Dixon keeps city and state government jobs despite ruling that they are conflict of interest

June 15, 2000|By Gerard Shields | Gerard Shields,SUN STAFF

Despite a State Ethics Commission ruling that her state and city government jobs present a conflict of interest, City Council President Sheila Dixon said yesterday that she will keep both positions.

Dixon, who collects $109,000 a year from two public jobs, said she made her decision after gaining the support of her state boss, Richard C. "Mike" Lewin, secretary of the Department of Business and Economic Development, who wrote a letter to the ethics commission on her behalf.

Lewin wrote the letter proposing six steps that he says would ensure that Dixon's city and state interests don't collide, including prohibiting her from representing city-based companies in her position as a senior trade representative for the state.

"We are confident that there was no conflict, but we don't even want an appearance of conflict," Lewin said. "We want to do what is right for the public and taxpayers."

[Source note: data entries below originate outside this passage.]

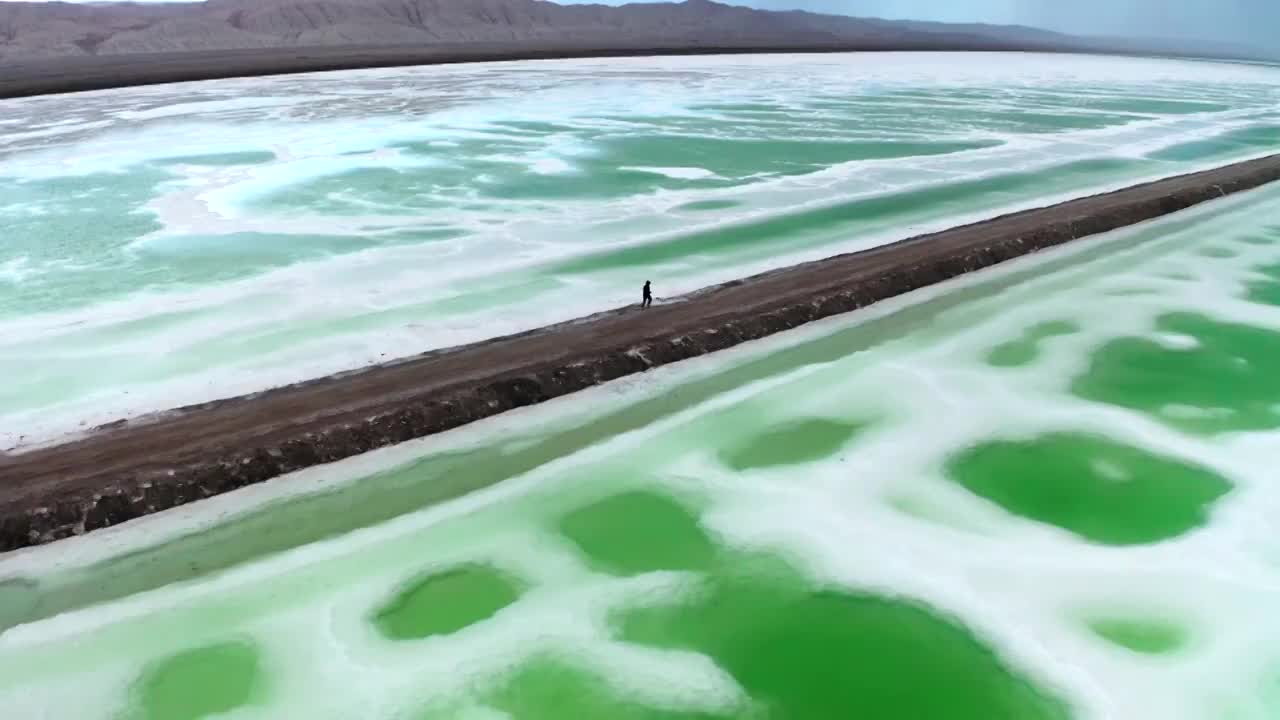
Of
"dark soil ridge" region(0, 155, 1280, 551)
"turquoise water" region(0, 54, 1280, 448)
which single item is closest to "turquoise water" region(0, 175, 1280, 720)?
"dark soil ridge" region(0, 155, 1280, 551)

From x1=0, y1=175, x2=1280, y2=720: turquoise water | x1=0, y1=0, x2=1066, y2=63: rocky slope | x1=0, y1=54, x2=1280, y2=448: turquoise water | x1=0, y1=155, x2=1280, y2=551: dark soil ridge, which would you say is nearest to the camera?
x1=0, y1=175, x2=1280, y2=720: turquoise water

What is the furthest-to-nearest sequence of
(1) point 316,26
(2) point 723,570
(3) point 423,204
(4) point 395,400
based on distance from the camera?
(1) point 316,26 → (3) point 423,204 → (4) point 395,400 → (2) point 723,570

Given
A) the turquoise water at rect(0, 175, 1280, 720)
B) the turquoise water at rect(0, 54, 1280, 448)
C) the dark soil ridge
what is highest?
the dark soil ridge

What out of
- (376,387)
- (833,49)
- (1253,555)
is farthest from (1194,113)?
(833,49)

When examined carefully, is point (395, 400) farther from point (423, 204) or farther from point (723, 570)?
point (423, 204)

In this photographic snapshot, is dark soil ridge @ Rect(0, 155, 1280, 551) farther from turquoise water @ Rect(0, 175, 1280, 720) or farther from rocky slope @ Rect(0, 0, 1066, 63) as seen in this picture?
rocky slope @ Rect(0, 0, 1066, 63)

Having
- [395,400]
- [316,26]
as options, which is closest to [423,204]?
[395,400]
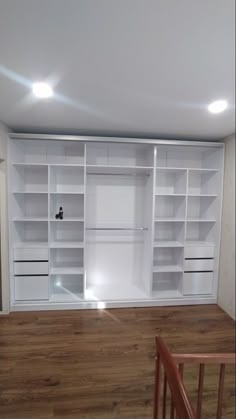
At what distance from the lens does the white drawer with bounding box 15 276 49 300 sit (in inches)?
103

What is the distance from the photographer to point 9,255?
2537 millimetres

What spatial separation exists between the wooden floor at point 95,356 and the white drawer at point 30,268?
17.7 inches

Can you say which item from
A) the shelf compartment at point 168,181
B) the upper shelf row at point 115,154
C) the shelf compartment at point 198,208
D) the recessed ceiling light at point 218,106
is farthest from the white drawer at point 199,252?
the recessed ceiling light at point 218,106

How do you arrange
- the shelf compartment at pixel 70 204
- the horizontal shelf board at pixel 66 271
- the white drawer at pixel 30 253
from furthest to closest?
1. the shelf compartment at pixel 70 204
2. the horizontal shelf board at pixel 66 271
3. the white drawer at pixel 30 253

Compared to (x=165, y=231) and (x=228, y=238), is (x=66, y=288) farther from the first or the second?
(x=228, y=238)

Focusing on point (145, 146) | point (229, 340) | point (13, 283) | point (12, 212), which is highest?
point (145, 146)

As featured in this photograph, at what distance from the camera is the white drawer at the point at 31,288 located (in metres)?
2.62

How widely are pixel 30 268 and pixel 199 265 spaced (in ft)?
6.49

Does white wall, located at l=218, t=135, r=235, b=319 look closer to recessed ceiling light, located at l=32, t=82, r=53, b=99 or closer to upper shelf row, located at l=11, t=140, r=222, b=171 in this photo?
upper shelf row, located at l=11, t=140, r=222, b=171

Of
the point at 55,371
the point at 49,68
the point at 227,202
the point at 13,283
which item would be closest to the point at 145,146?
the point at 227,202

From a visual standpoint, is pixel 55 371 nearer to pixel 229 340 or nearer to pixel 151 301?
pixel 151 301

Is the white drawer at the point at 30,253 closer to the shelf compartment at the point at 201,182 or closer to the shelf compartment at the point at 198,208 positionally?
the shelf compartment at the point at 198,208

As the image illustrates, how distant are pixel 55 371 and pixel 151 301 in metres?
1.37

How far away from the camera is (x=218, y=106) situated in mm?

Dixon is paid $80,000 annually as the full-time leader of the 19-member City Council and is paid at a rate of $56,000 a year in her part-time state job. She cut her state work and pay in half after taking the top council post in December.

Dixon, who requested the ethics commission ruling after being elected council president, said Lewin's support was key to her decision to keep both jobs.

The state duties, which include working with 20 or 30 companies as clients, don't interfere with her city duties as leader of the council, she said.

"I work a lot of hours," said Dixon, a council member for 13 years.

Last month, the ethics commission noted that about 20 percent of the companies Dixon works with are from Baltimore.

In its advisory opinion, the State Ethics Commission wrote, "The city and its citizens have substantial and significant interactions" with the state economic development office. The panel also said Dixon's "dual employment would be inconsistent with prohibitions [in] the public ethics law."

The city and the state have myriad connections, economic and otherwise, the commission noted.

"It would thus be anticipated that [Dixon] would have a role in a variety of fiscal and spending matters in which the city would be collaborating with the state," the commission said.

John O'Donnell, executive director of the commission, said he could not discuss or acknowledge Dixon's case.

The executive director of a public advocacy group that supports tougher ethics laws, Common Cause/Maryland, scoffed at Dixon's decision, saying the jobs are a "classic conflict of interest."

"What was the point?" Kathleen S. Skullney, the group's executive director, said of Dixon's request for an ethics commission ruling. "In both instances, the public has separate but unequal rights to unbiased representation. We have interests in both jobs being done right."

Lewin said the steps proposed by his department would address that concern.

In addition to prohibiting Dixon from representing city companies, Lewin said, the state would also restrict her computer access, prohibit her from attending certain trade meetings involving city matters, refer companies with ties to Baltimore to other representatives and ensure that she has no state grant-making responsibilities.